The DOL’s new overtime rule takes effect on January 1, 2020. Here’s what to expect and how to prepare.
It’s finally happening. On September 24, 2019, the Department of Labor (DOL) announced the new overtime rule—set to take effect on January 1, 2020.
We’ve written about it again and again and again (20 times, to be exact) over the past four years. And if that seems like a long time and a lot of updates, keep in mind the DOL discussed the topic for over a decade. The current rule was updated in 2004. This long-awaited update accounts for the steady and not insignificant increase in employee earnings since that time.
What to expect from the new overtime rule
The new rule increases the overtime salary threshold from $23,660 per year ($455 per week) to $35,568 per year ($684 per week). That makes an additional 1.3 million American workers eligible for overtime pay.
It’s not the $46,476 annual threshold promised in 2016. But along with the new overtime rule, the DOL announced its intention to update the salary threshold on a more consistent and ongoing basis. So don’t expect to wait another 15 years for the next increase.
But wait—there’s more! The new rule also:
- Raises the total annual compensation requirement for “highly compensated employees” from $100,000 to $107,432.
- Allows employers to use annual or more frequent nondiscretionary bonuses and incentive payments (including commissions) to satisfy up to 10% of the standard salary level.
- Revises special salary levels for workers in U.S. territories and the motion picture industry.
How business owners can prepare for the new overtime rule
It’s really happening this time. They promised. So it’s time to start taking some of that advice we offered up back in 2016.

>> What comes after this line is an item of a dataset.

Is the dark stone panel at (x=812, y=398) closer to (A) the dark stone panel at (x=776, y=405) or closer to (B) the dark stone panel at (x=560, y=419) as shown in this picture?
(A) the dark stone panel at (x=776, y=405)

1. Review overtime, scheduling, and employee exemption policies. Some employees will need to be reclassified as nonexempt from overtime pay. But remember that employees making more than $35,568 per year aren’t automatically considered “exempt.” An employee’s job duties must also primarily involve executive, administrative, or professional duties, as defined by the DOL. Learn more about salary and duties tests on the FLSA website.
2. Start tracking employee time, like, yesterday. According to labor experts, tracking time is the best way to prepare for regulatory changes and avoid future wage and hour lawsuits. TSheets time tracking helps employees and employers keep tabs on overtime hours and maintain a real-time audit log. With accurate employee time data, you can make sound decisions about employee classifications.
3. Make any necessary changes to employee classifications before January 1, 2020. Don’t get hit with a costly wage and hour lawsuit. Overtime violations are among the most expensive and most common wage and hour violations, accounting for 83% of the money recovered from wage and hour lawsuits.
When in doubt, it’s always wise to consult with a legal advisor regarding the specific requirements of the Fair Labor Standards Act and how they impact your business.